Jiwaku tidak menyahut.
“Sebab demikian kucinta istirah dengan tamasya yang hibuk, maukah kau tinggal di negeri Belanda, tanah bahagia raya? Barangkali akan tertidur kalbumu di negeri itu yang gambar-gambarnya sering kau kagumi di pelbagai musium? Bagaimana pendapatmu tentang Rotterdam, kau mencintai leretan layar-layar serta kapal-kapal yang berlabuh di jenjang rumah?”
Jiwaku tetap membisu.
“Mungkin Batavia akan lebih menggairahkan hatimu? Sebab lebih lagi akan kita jumpai di sana perkawinan jiwa Eropah dengan kemolekan tanah tropika.”

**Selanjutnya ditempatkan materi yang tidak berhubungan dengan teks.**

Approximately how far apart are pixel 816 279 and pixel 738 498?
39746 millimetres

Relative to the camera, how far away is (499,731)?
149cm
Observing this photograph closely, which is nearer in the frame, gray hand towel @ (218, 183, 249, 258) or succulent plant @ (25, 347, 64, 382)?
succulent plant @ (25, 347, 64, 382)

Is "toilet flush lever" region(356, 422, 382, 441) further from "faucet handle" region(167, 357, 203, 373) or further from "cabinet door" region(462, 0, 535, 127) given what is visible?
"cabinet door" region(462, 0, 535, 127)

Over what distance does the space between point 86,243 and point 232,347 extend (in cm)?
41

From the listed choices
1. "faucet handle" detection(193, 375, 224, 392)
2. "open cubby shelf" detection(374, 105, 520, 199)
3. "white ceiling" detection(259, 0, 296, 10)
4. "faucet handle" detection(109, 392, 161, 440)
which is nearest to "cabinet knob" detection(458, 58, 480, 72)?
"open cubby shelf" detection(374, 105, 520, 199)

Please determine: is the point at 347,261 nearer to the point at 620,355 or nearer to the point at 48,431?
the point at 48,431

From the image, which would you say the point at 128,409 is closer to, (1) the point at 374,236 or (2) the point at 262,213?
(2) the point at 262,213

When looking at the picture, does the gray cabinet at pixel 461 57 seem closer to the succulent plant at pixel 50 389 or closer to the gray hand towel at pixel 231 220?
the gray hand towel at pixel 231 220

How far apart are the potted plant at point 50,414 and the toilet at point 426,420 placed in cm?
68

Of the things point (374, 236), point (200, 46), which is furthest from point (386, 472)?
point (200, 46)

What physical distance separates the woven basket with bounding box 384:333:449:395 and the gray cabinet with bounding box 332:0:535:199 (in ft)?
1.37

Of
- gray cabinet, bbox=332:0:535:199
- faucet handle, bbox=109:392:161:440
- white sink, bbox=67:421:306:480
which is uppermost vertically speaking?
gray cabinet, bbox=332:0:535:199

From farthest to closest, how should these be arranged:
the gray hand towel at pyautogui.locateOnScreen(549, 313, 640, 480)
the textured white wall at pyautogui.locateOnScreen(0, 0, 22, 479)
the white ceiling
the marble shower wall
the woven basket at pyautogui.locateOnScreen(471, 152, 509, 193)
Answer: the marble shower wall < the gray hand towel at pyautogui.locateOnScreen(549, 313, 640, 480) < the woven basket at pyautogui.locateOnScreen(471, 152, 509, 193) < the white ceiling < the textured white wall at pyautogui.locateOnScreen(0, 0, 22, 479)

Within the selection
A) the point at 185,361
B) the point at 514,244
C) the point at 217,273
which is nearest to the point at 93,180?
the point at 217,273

Tidak sepatah katapun. —Mungkinkah jiwaku telah mati?
“Apakah kau sudah begitu kelu hingga kau hanya merasa nyaman dakam sakitmu semata? Andai demikian, marilah kita berangkat ke negeri-negeri imbangan maut—Kubereskan segala urusan kita, jiwaku malang! Kita siapkan kopor-kopor kita ke Torneo. Ayo lebih jauh lagi, ke ujung sana Baltik; tambah jauh lagi dari kehidupan jika mungkin; tinggallah kita kutub utara. Di sana matahari hanya menyentuh miring setengah bumi, dan berubahan yang lambat antara terang dan gelap meniadakan keragaman dan meningkatkan ketunggal-nadaan, itu separuh-bentuk dari ketiadaan. Di sana kita bermandi kegelapan lama-lama, sedang sebagai hiburan sekali-sekali Aurora Borealis akan mengirimi kita dengan karangan-karangan mawarnya, bagai kilatan-kilatan bunga api dari Neraka.”
Akhirnya jiwaku meledak, dan dengan arif ia berteriak: “Tak peduli ke mana! Asalkan saja di luar dunia yang ini!”
OBSESI
Belantara, bagiku kau menyeramkan bagai katedral;
Meraung bagai orgel, dan dalam hati laknat kami,
Balik-balik kabung abadi di mana bergetar erang renta,
Menjawab gaung gema De profundis-mu.
Kubenci kau, lautan! Gedebar-gedeburmu,
Di dalamnya jiwaku kembali menemukan itu tawa pahit
Lelaki yang kalah, kuyup air mata dab nista,
Kudengar semua dalam tawa gelagak laut.
Betapa kau menyenangkan, o malam! Tanpa bintang gemintang
Yang sinarnya berbicara bahasa yang kukenal!
Sebab, kucari kekosongan, kegelapan dan ketelanjangan!
Tetapi kelam itu sendiri ialah kanvas
Di mana hidup—berhambur ribuan dari mataku,
Insan-insan yang gaib dengan pandangan akrab.
__
Charles Pierre Baudelaire lahir di Paris, 19 April 1821 – meninggal di Paris, 31 Agustus 1867 pada umur 46 tahun. Adalah seorang penyair Perancis, pengkritik dan penerjemah berpengaruh pada abad kesembilan belas. Baudelaire lahir di Paris, Perancis tahun 1821. Ayahnya, seorang pegawai negeri dan seniman amatir, meninggal ketika Baudelaire masih kecil tahun 1827. Tahun berikutnya, ibunya, Caroline, 34 tahun lebih muda dari ayahnya, menikahi Letnan Kolonel Jacques Aupick, yang kemudian menjadi duta besar Perancis untuk berbagai kerajaan.